Required task: Rewrite the records from their start through the line containing "170H227V179L230 183H240V186H246L249 183V164L240", inclusive, replacing "Wrapping" with "Enclosing" and leaving everything else unchanged. Leave the pictures out.

[Segmentation data]
>> start
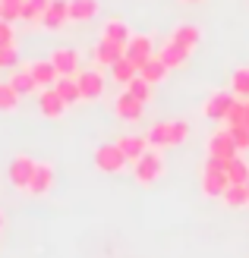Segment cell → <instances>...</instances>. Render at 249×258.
Wrapping results in <instances>:
<instances>
[{
    "mask_svg": "<svg viewBox=\"0 0 249 258\" xmlns=\"http://www.w3.org/2000/svg\"><path fill=\"white\" fill-rule=\"evenodd\" d=\"M224 170H227V179L230 183H240V186H246L249 183V164L240 158H230V161H224Z\"/></svg>",
    "mask_w": 249,
    "mask_h": 258,
    "instance_id": "26",
    "label": "cell"
},
{
    "mask_svg": "<svg viewBox=\"0 0 249 258\" xmlns=\"http://www.w3.org/2000/svg\"><path fill=\"white\" fill-rule=\"evenodd\" d=\"M16 44V32H13V22H4L0 19V50L4 47H13Z\"/></svg>",
    "mask_w": 249,
    "mask_h": 258,
    "instance_id": "35",
    "label": "cell"
},
{
    "mask_svg": "<svg viewBox=\"0 0 249 258\" xmlns=\"http://www.w3.org/2000/svg\"><path fill=\"white\" fill-rule=\"evenodd\" d=\"M0 230H4V211H0Z\"/></svg>",
    "mask_w": 249,
    "mask_h": 258,
    "instance_id": "38",
    "label": "cell"
},
{
    "mask_svg": "<svg viewBox=\"0 0 249 258\" xmlns=\"http://www.w3.org/2000/svg\"><path fill=\"white\" fill-rule=\"evenodd\" d=\"M246 189H249V183H246Z\"/></svg>",
    "mask_w": 249,
    "mask_h": 258,
    "instance_id": "41",
    "label": "cell"
},
{
    "mask_svg": "<svg viewBox=\"0 0 249 258\" xmlns=\"http://www.w3.org/2000/svg\"><path fill=\"white\" fill-rule=\"evenodd\" d=\"M237 154H240V148H237V142H233L230 129H218V133L208 139V158L230 161V158H237Z\"/></svg>",
    "mask_w": 249,
    "mask_h": 258,
    "instance_id": "5",
    "label": "cell"
},
{
    "mask_svg": "<svg viewBox=\"0 0 249 258\" xmlns=\"http://www.w3.org/2000/svg\"><path fill=\"white\" fill-rule=\"evenodd\" d=\"M233 104H237V95H233V92H215L202 104V113L208 120H227V113H230Z\"/></svg>",
    "mask_w": 249,
    "mask_h": 258,
    "instance_id": "7",
    "label": "cell"
},
{
    "mask_svg": "<svg viewBox=\"0 0 249 258\" xmlns=\"http://www.w3.org/2000/svg\"><path fill=\"white\" fill-rule=\"evenodd\" d=\"M227 129H230L233 142H237V148H240V151H246V148H249V133H246L243 126H227Z\"/></svg>",
    "mask_w": 249,
    "mask_h": 258,
    "instance_id": "36",
    "label": "cell"
},
{
    "mask_svg": "<svg viewBox=\"0 0 249 258\" xmlns=\"http://www.w3.org/2000/svg\"><path fill=\"white\" fill-rule=\"evenodd\" d=\"M0 19H4V7H0Z\"/></svg>",
    "mask_w": 249,
    "mask_h": 258,
    "instance_id": "40",
    "label": "cell"
},
{
    "mask_svg": "<svg viewBox=\"0 0 249 258\" xmlns=\"http://www.w3.org/2000/svg\"><path fill=\"white\" fill-rule=\"evenodd\" d=\"M76 82H79L85 101H98L104 95V76L98 70H82L79 76H76Z\"/></svg>",
    "mask_w": 249,
    "mask_h": 258,
    "instance_id": "11",
    "label": "cell"
},
{
    "mask_svg": "<svg viewBox=\"0 0 249 258\" xmlns=\"http://www.w3.org/2000/svg\"><path fill=\"white\" fill-rule=\"evenodd\" d=\"M170 41H177L183 47L195 50V47H199V41H202V29H199V25H192V22H180L177 29L170 32Z\"/></svg>",
    "mask_w": 249,
    "mask_h": 258,
    "instance_id": "18",
    "label": "cell"
},
{
    "mask_svg": "<svg viewBox=\"0 0 249 258\" xmlns=\"http://www.w3.org/2000/svg\"><path fill=\"white\" fill-rule=\"evenodd\" d=\"M221 202H224L227 208H233V211L249 208V189L240 186V183H230V186L224 189V196H221Z\"/></svg>",
    "mask_w": 249,
    "mask_h": 258,
    "instance_id": "22",
    "label": "cell"
},
{
    "mask_svg": "<svg viewBox=\"0 0 249 258\" xmlns=\"http://www.w3.org/2000/svg\"><path fill=\"white\" fill-rule=\"evenodd\" d=\"M230 92L237 95V98H243V101H249V67H237V70H233Z\"/></svg>",
    "mask_w": 249,
    "mask_h": 258,
    "instance_id": "28",
    "label": "cell"
},
{
    "mask_svg": "<svg viewBox=\"0 0 249 258\" xmlns=\"http://www.w3.org/2000/svg\"><path fill=\"white\" fill-rule=\"evenodd\" d=\"M101 38H104V41H114V44L126 47L129 38H133V32H129V25L123 19H108V22H104V29H101Z\"/></svg>",
    "mask_w": 249,
    "mask_h": 258,
    "instance_id": "19",
    "label": "cell"
},
{
    "mask_svg": "<svg viewBox=\"0 0 249 258\" xmlns=\"http://www.w3.org/2000/svg\"><path fill=\"white\" fill-rule=\"evenodd\" d=\"M0 7H4V22H16V19H22L25 0H0Z\"/></svg>",
    "mask_w": 249,
    "mask_h": 258,
    "instance_id": "33",
    "label": "cell"
},
{
    "mask_svg": "<svg viewBox=\"0 0 249 258\" xmlns=\"http://www.w3.org/2000/svg\"><path fill=\"white\" fill-rule=\"evenodd\" d=\"M133 176H136L139 186H152V183H158V179L164 176V158L158 154V148H148L133 164Z\"/></svg>",
    "mask_w": 249,
    "mask_h": 258,
    "instance_id": "2",
    "label": "cell"
},
{
    "mask_svg": "<svg viewBox=\"0 0 249 258\" xmlns=\"http://www.w3.org/2000/svg\"><path fill=\"white\" fill-rule=\"evenodd\" d=\"M19 98L22 95L10 82H0V113H13V110L19 107Z\"/></svg>",
    "mask_w": 249,
    "mask_h": 258,
    "instance_id": "29",
    "label": "cell"
},
{
    "mask_svg": "<svg viewBox=\"0 0 249 258\" xmlns=\"http://www.w3.org/2000/svg\"><path fill=\"white\" fill-rule=\"evenodd\" d=\"M13 88H16L19 95H32V92H38V85H35V79H32V73H29V67H16L10 73V79H7Z\"/></svg>",
    "mask_w": 249,
    "mask_h": 258,
    "instance_id": "24",
    "label": "cell"
},
{
    "mask_svg": "<svg viewBox=\"0 0 249 258\" xmlns=\"http://www.w3.org/2000/svg\"><path fill=\"white\" fill-rule=\"evenodd\" d=\"M246 133H249V101H246V107H243V123H240Z\"/></svg>",
    "mask_w": 249,
    "mask_h": 258,
    "instance_id": "37",
    "label": "cell"
},
{
    "mask_svg": "<svg viewBox=\"0 0 249 258\" xmlns=\"http://www.w3.org/2000/svg\"><path fill=\"white\" fill-rule=\"evenodd\" d=\"M123 57H126L129 63H136V67L142 70V67H145V63L155 57L152 38H148V35H133V38H129V44L123 47Z\"/></svg>",
    "mask_w": 249,
    "mask_h": 258,
    "instance_id": "6",
    "label": "cell"
},
{
    "mask_svg": "<svg viewBox=\"0 0 249 258\" xmlns=\"http://www.w3.org/2000/svg\"><path fill=\"white\" fill-rule=\"evenodd\" d=\"M199 183H202V192H205L208 199H221V196H224V189L230 186L227 170H224V161H215V158H208V161L202 164Z\"/></svg>",
    "mask_w": 249,
    "mask_h": 258,
    "instance_id": "1",
    "label": "cell"
},
{
    "mask_svg": "<svg viewBox=\"0 0 249 258\" xmlns=\"http://www.w3.org/2000/svg\"><path fill=\"white\" fill-rule=\"evenodd\" d=\"M67 22H70V0H51V7L44 10V16L38 25H44L51 32H60Z\"/></svg>",
    "mask_w": 249,
    "mask_h": 258,
    "instance_id": "10",
    "label": "cell"
},
{
    "mask_svg": "<svg viewBox=\"0 0 249 258\" xmlns=\"http://www.w3.org/2000/svg\"><path fill=\"white\" fill-rule=\"evenodd\" d=\"M114 110H117V117H120V120L136 123V120H142V113H145V104H142L139 98H133V95L123 88V92L117 95V101H114Z\"/></svg>",
    "mask_w": 249,
    "mask_h": 258,
    "instance_id": "9",
    "label": "cell"
},
{
    "mask_svg": "<svg viewBox=\"0 0 249 258\" xmlns=\"http://www.w3.org/2000/svg\"><path fill=\"white\" fill-rule=\"evenodd\" d=\"M117 145H120V151L126 154V161H129V164H136L142 154L152 148L145 136H133V133H129V136H120V139H117Z\"/></svg>",
    "mask_w": 249,
    "mask_h": 258,
    "instance_id": "15",
    "label": "cell"
},
{
    "mask_svg": "<svg viewBox=\"0 0 249 258\" xmlns=\"http://www.w3.org/2000/svg\"><path fill=\"white\" fill-rule=\"evenodd\" d=\"M98 16V0H70V19L73 22H88Z\"/></svg>",
    "mask_w": 249,
    "mask_h": 258,
    "instance_id": "25",
    "label": "cell"
},
{
    "mask_svg": "<svg viewBox=\"0 0 249 258\" xmlns=\"http://www.w3.org/2000/svg\"><path fill=\"white\" fill-rule=\"evenodd\" d=\"M167 73H170V70H167V63H164V60H161L158 54H155V57H152V60L145 63V67L139 70V76H142V79H145V82H152V85L164 82V79H167Z\"/></svg>",
    "mask_w": 249,
    "mask_h": 258,
    "instance_id": "23",
    "label": "cell"
},
{
    "mask_svg": "<svg viewBox=\"0 0 249 258\" xmlns=\"http://www.w3.org/2000/svg\"><path fill=\"white\" fill-rule=\"evenodd\" d=\"M111 79H114L117 85H123V88H126L133 79H139V67H136V63H129L126 57H120V60H117L114 67H111Z\"/></svg>",
    "mask_w": 249,
    "mask_h": 258,
    "instance_id": "21",
    "label": "cell"
},
{
    "mask_svg": "<svg viewBox=\"0 0 249 258\" xmlns=\"http://www.w3.org/2000/svg\"><path fill=\"white\" fill-rule=\"evenodd\" d=\"M38 170V161L32 158V154H16V158L10 161V183L16 186V189H25L29 192V183H32V176Z\"/></svg>",
    "mask_w": 249,
    "mask_h": 258,
    "instance_id": "3",
    "label": "cell"
},
{
    "mask_svg": "<svg viewBox=\"0 0 249 258\" xmlns=\"http://www.w3.org/2000/svg\"><path fill=\"white\" fill-rule=\"evenodd\" d=\"M38 110H41L47 120H60L70 107H67V101L57 95V88H41V92H38Z\"/></svg>",
    "mask_w": 249,
    "mask_h": 258,
    "instance_id": "8",
    "label": "cell"
},
{
    "mask_svg": "<svg viewBox=\"0 0 249 258\" xmlns=\"http://www.w3.org/2000/svg\"><path fill=\"white\" fill-rule=\"evenodd\" d=\"M189 54H192L189 47H183V44H177V41H170V38H167V44L158 50V57L167 63V70H183V67L189 63Z\"/></svg>",
    "mask_w": 249,
    "mask_h": 258,
    "instance_id": "14",
    "label": "cell"
},
{
    "mask_svg": "<svg viewBox=\"0 0 249 258\" xmlns=\"http://www.w3.org/2000/svg\"><path fill=\"white\" fill-rule=\"evenodd\" d=\"M54 88H57V95L67 101V107H76V104H82V88H79V82H76V76H60V79L54 82Z\"/></svg>",
    "mask_w": 249,
    "mask_h": 258,
    "instance_id": "17",
    "label": "cell"
},
{
    "mask_svg": "<svg viewBox=\"0 0 249 258\" xmlns=\"http://www.w3.org/2000/svg\"><path fill=\"white\" fill-rule=\"evenodd\" d=\"M51 63L57 67L60 76H79V54H76L73 47H57L54 54H51Z\"/></svg>",
    "mask_w": 249,
    "mask_h": 258,
    "instance_id": "13",
    "label": "cell"
},
{
    "mask_svg": "<svg viewBox=\"0 0 249 258\" xmlns=\"http://www.w3.org/2000/svg\"><path fill=\"white\" fill-rule=\"evenodd\" d=\"M152 88H155V85H152V82H145V79L139 76V79H133V82L126 85V92L133 95V98H139L142 104H148V101H152Z\"/></svg>",
    "mask_w": 249,
    "mask_h": 258,
    "instance_id": "32",
    "label": "cell"
},
{
    "mask_svg": "<svg viewBox=\"0 0 249 258\" xmlns=\"http://www.w3.org/2000/svg\"><path fill=\"white\" fill-rule=\"evenodd\" d=\"M16 67H19V50H16V44L4 47V50H0V70H16Z\"/></svg>",
    "mask_w": 249,
    "mask_h": 258,
    "instance_id": "34",
    "label": "cell"
},
{
    "mask_svg": "<svg viewBox=\"0 0 249 258\" xmlns=\"http://www.w3.org/2000/svg\"><path fill=\"white\" fill-rule=\"evenodd\" d=\"M189 139V123L186 120H167V148L183 145Z\"/></svg>",
    "mask_w": 249,
    "mask_h": 258,
    "instance_id": "27",
    "label": "cell"
},
{
    "mask_svg": "<svg viewBox=\"0 0 249 258\" xmlns=\"http://www.w3.org/2000/svg\"><path fill=\"white\" fill-rule=\"evenodd\" d=\"M123 57V47L120 44H114V41H104V38H101V41L95 44V63H98V67H114V63L117 60H120Z\"/></svg>",
    "mask_w": 249,
    "mask_h": 258,
    "instance_id": "20",
    "label": "cell"
},
{
    "mask_svg": "<svg viewBox=\"0 0 249 258\" xmlns=\"http://www.w3.org/2000/svg\"><path fill=\"white\" fill-rule=\"evenodd\" d=\"M183 4H199V0H183Z\"/></svg>",
    "mask_w": 249,
    "mask_h": 258,
    "instance_id": "39",
    "label": "cell"
},
{
    "mask_svg": "<svg viewBox=\"0 0 249 258\" xmlns=\"http://www.w3.org/2000/svg\"><path fill=\"white\" fill-rule=\"evenodd\" d=\"M29 73H32V79L38 85V92H41V88H54V82L60 79V73H57V67L51 60H35V63H29Z\"/></svg>",
    "mask_w": 249,
    "mask_h": 258,
    "instance_id": "12",
    "label": "cell"
},
{
    "mask_svg": "<svg viewBox=\"0 0 249 258\" xmlns=\"http://www.w3.org/2000/svg\"><path fill=\"white\" fill-rule=\"evenodd\" d=\"M54 179H57L54 176V167L38 161V170H35L32 183H29V192H32V196H47V192L54 189Z\"/></svg>",
    "mask_w": 249,
    "mask_h": 258,
    "instance_id": "16",
    "label": "cell"
},
{
    "mask_svg": "<svg viewBox=\"0 0 249 258\" xmlns=\"http://www.w3.org/2000/svg\"><path fill=\"white\" fill-rule=\"evenodd\" d=\"M145 139H148V145H152V148H167V120H161V123L148 126Z\"/></svg>",
    "mask_w": 249,
    "mask_h": 258,
    "instance_id": "31",
    "label": "cell"
},
{
    "mask_svg": "<svg viewBox=\"0 0 249 258\" xmlns=\"http://www.w3.org/2000/svg\"><path fill=\"white\" fill-rule=\"evenodd\" d=\"M47 7H51V0H25L22 19H25V22H41V16H44Z\"/></svg>",
    "mask_w": 249,
    "mask_h": 258,
    "instance_id": "30",
    "label": "cell"
},
{
    "mask_svg": "<svg viewBox=\"0 0 249 258\" xmlns=\"http://www.w3.org/2000/svg\"><path fill=\"white\" fill-rule=\"evenodd\" d=\"M126 164H129V161H126V154L120 151V145H117V142L95 148V167H98V170H104V173H120Z\"/></svg>",
    "mask_w": 249,
    "mask_h": 258,
    "instance_id": "4",
    "label": "cell"
}]
</instances>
>> end
Answer to the problem:
Segment cell → <instances>...</instances>. Render at 249×258.
Enclosing results in <instances>:
<instances>
[{
    "mask_svg": "<svg viewBox=\"0 0 249 258\" xmlns=\"http://www.w3.org/2000/svg\"><path fill=\"white\" fill-rule=\"evenodd\" d=\"M224 170H227V179L230 183H240V186H246L249 183V164L240 158H230V161H224Z\"/></svg>",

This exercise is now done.